Politique

Municipales 2026 : le Parlement adopte définitivement la réforme du mode de scrutin à Paris, Lyon et Marseille

Le Parlement a adopté définitivement la réforme du mode de scrutin à Paris, Lyon et Marseille le 10 juillet 2025, et a une large majorité, puisque l’on compte 112 voix pour, 28 contre à l’Assemblée nationale, avec notamment comme soutiens Renaissance, MoDem, Rassemblement national, La France insoumise et une partie des Républicains, il n’y a donc pas de clivage gauche-droite sur ce sujet, quelque chose de très rare.

Les oppositions viennent aussi de toutes les franges, socialistes, communistes, écologistes, Horizons et Liot, bien que la droite y soit moins présente.

Une fracture entre l’Assemblée nationale et le Sénat

Le gouvernement a imposé la réforme malgré le rejet répété du Sénat, c’est dire à quel point l’enjeux est important, et nous avons donc assisté à une fracture inédite entre l’exécutif et le Sénat, traditionnel allié depuis l’entrée des Républicains dans la coalition gouvernementale.

Le contenu de la réforme

C’est historique, puisque nous assistons à la fin du système “PLM” de 1982, qui était accusé de favoriser la gauche pour les élections des villes avec arrondissements.

Il y a deux scrutins distincts désormais, un pour élire les conseillers d’arrondissement ou de secteur et un pour élire les conseillers du conseil municipal, sur une circonscription unique.

Il y a donc toujours des conseils d’arrondissement/secteur, mais leur élection est désormais séparée du conseil municipal.

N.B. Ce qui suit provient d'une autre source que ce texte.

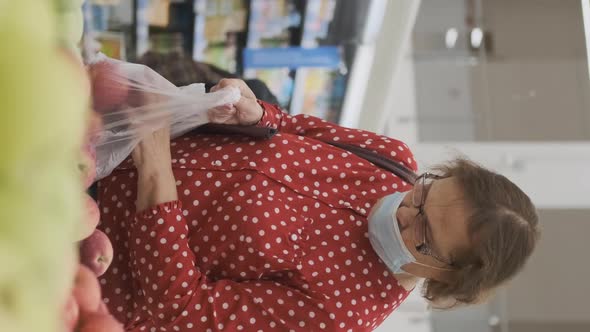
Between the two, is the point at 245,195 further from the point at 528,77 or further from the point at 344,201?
the point at 528,77

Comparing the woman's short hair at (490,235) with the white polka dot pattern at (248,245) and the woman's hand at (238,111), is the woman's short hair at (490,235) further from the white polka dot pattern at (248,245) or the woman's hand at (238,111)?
the woman's hand at (238,111)

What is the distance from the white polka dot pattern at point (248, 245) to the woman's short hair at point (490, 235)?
13 centimetres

Le maire sera élu directement via la tête de liste du scrutin municipal, comme dans les autres communes françaises, ce que souhaitaient de nombreux partis.

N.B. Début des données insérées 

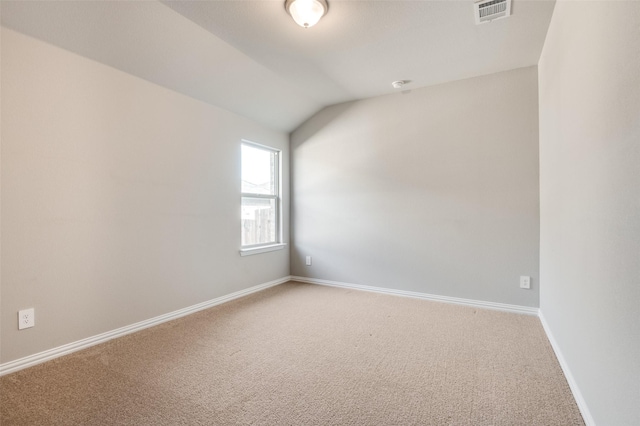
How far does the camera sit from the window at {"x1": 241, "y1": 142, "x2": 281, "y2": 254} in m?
3.82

En outre, il facilite la présentation de listes par les petits partis : une liste unique pour le conseil municipal suffit, au lieu de listes dans chaque arrondissement.

Les objectifs

Plusieurs choses ont motivées cette réforme, à commencer par une forte simplification d’un système jugé “complexe” et “peu lisible” pour les citoyens.

Aligner Paris, Lyon et Marseille sur le droit commun des autres communes françaises était aussi voulu, pour harmoniser le mode d’élection du corps municipal.

Et évidemment, mettre fin à la possibilité d’un maire élu minoritaire en voix, comme cela s’est produit à Marseille en 1983 est quelque chose qui a beaucoup joué.

Les défenseurs de cette réforme souhaitaient aussi l’élection plus accessible aux petits partis et personnaliser le scrutin autour du candidat à la mairie.

Les arguments des opposants

Nombreuses furent les accusations de “tripatouillage électoral” de la part du Sénat et de l’opposition, et pour les opposants, le texte est jugé “mal ficelé” et “source de discorde”.

Autre chose reprochée, le fait que le changement ait lieu à moins d’un an des élections, sans étude d’impact ni avis du Conseil d’État.

Ils pointent aussi du doigt le risque de suppression de la proximité entre élus et citoyens, c’est l’argument principal qu’à ressorti le Sénat.

Les prochaines étapes

L’application est prévue dès les municipales de mars 2026, soit dans à peine 6 mois, mais tout n’est pas fait puisqu’il reste encore beaucoup de suspense autour d’une éventuelle censure du Conseil constitutionnel qui devrait s’exprimer dans les prochaines semaines.